= Locomotives of the Highland Railway =

Scottish locomotives

The locomotives of the Highland Railway were used by the Highland Railway to operate its lines in the north of Scotland. The Highland Railway locomotive works was at Lochgorm, Inverness. The works had been built about 1855 by the Inverness and Nairn Railway. The locomotive classes are listed under the names of the railway's Locomotive Superintendents.

==Locomotives==

===William Barclay 1855–69===

During Barclay's incumbency as locomotive superintendent various 2-2-2 and 2-4-0 locomotives were built, along with a solitary 0-4-0T. An 0-4-0ST was also inherited from the Findhorn Railway. Many of Barclay's locomotives would later be rebuilt by Stroudley or Jones - most of the 2-2-2s ended up as 2-4-0s and one became a 2-2-2T, a pair of 2-4-0s became 4-4-0s and the 0-4-0T became an 0-4-2T. Only 4 much rebuilt Barclay locomotives (all 2-4-0s) were still in stock at the time of the Grouping.

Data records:

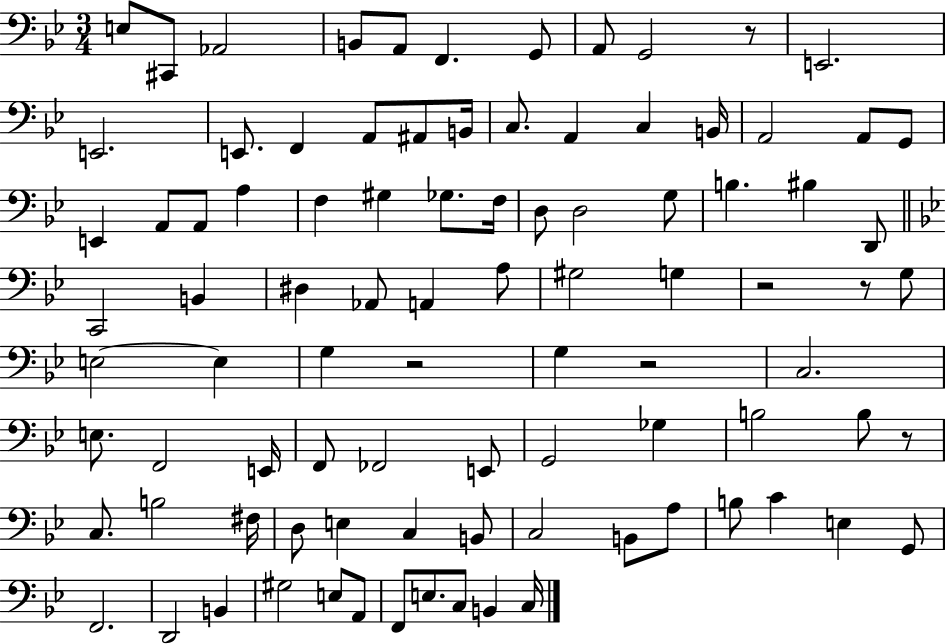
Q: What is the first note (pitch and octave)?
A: E3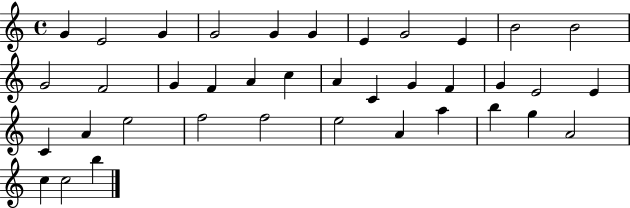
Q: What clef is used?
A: treble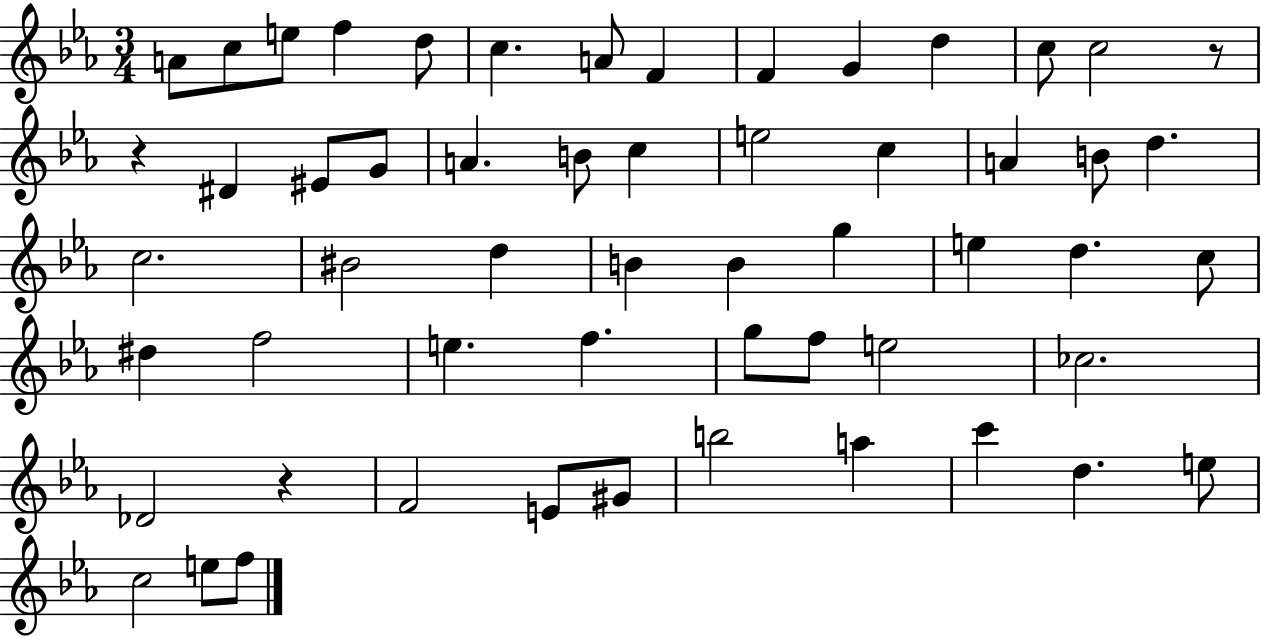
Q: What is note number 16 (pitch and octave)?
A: G4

_Exercise_:
Does each statement below agree with the text on Highland Railway locomotives? Give yes or no for each, with the deciding words from the text quoted exactly. (a) The works at Lochgorm was built around 1855 by the Inverness and Nairn Railway. (b) The 0-4-0ST came to the Highland Railway from the Inverness and Nairn Railway. (c) Six rebuilt Barclay locomotives remained in stock at the time of the Grouping. Rely only on the text on Highland Railway locomotives, not on the data.

_Finished exercise_:
(a) Yes: "The works had been built about 1855 by the Inverness and Nairn Railway."
(b) No: "An 0-4-0ST was also inherited from the Findhorn Railway."
(c) No: "Only 4 much rebuilt Barclay locomotives (all 2-4-0s) were still in stock at the time of the Grouping."